国政調査権でタブーに迫る

石井さんがそもそも特殊法人の調査を始めたのも、中小企業の建設会社を経営している、ある友人の話がきっかけだったといいます。

彼いわく、「住宅・都市整備公団(以下、住都公団)の営繕(建築物の造営と修繕)の工事に入札しているが、いつも決まって公団の子会社である日本総合住生活(株)が落札し契約してしまう。我々には圧力がかかってまったく仕事が取れない」と。

住都公団は、のちに石井さんが国会で追及する、国の特殊法人です。議員2年目。このころの石井さんは、まだ特殊法人に注目していませんでしたが、素朴な疑問を抱きます。

「税金で運営している特殊法人が、子会社を持っている?」

税金で私企業を作るということは、公金を私物化すること。いわば公金横領である。そう思った石井さんは、住都公団を管轄する建設省(現・国土交通省)に連絡し、事実を確認しました。担当者の話では、「子会社への出資は法律で認められている」といいます。

この法律は、特殊法人および所管の省庁が、自己正当化をするための「後付けの根拠法」に過ぎないのですが、石井さんは国会議員の権限である「国政調査権」を行使して、住都公団の出資額や子会社の資産、収益などの財務資料を提出するように求めました。

++++++++

# 課題 a
行データの中から、「Examining the photo」を含む行に始まり、行データの最後の行までを、一字一句変えずに抜き出しなさい。範囲の両端の行も含めること。
本文と行データは、互いに独立したものです。

(元データ)
++++++++

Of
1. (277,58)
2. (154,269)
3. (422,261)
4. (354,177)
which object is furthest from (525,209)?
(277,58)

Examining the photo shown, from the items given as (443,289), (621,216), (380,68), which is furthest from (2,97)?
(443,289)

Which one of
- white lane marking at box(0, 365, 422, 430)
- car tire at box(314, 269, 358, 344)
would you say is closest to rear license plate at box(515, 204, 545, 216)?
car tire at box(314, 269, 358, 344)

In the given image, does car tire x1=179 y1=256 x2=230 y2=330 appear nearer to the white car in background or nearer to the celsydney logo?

++++++++

# 課題 b
本文のうち、「国政調査権でタブーに迫る」に始まり「認められている」といいます。」までの部分を、そのまま正確に書き写しなさい。

# 解答 a
Examining the photo shown, from the items given as (443,289), (621,216), (380,68), which is furthest from (2,97)?
(443,289)

Which one of
- white lane marking at box(0, 365, 422, 430)
- car tire at box(314, 269, 358, 344)
would you say is closest to rear license plate at box(515, 204, 545, 216)?
car tire at box(314, 269, 358, 344)

In the given image, does car tire x1=179 y1=256 x2=230 y2=330 appear nearer to the white car in background or nearer to the celsydney logo?

# 解答 b
国政調査権でタブーに迫る

石井さんがそもそも特殊法人の調査を始めたのも、中小企業の建設会社を経営している、ある友人の話がきっかけだったといいます。

彼いわく、「住宅・都市整備公団(以下、住都公団)の営繕(建築物の造営と修繕)の工事に入札しているが、いつも決まって公団の子会社である日本総合住生活(株)が落札し契約してしまう。我々には圧力がかかってまったく仕事が取れない」と。

住都公団は、のちに石井さんが国会で追及する、国の特殊法人です。議員2年目。このころの石井さんは、まだ特殊法人に注目していませんでしたが、素朴な疑問を抱きます。

「税金で運営している特殊法人が、子会社を持っている?」

税金で私企業を作るということは、公金を私物化すること。いわば公金横領である。そう思った石井さんは、住都公団を管轄する建設省(現・国土交通省)に連絡し、事実を確認しました。担当者の話では、「子会社への出資は法律で認められている」といいます。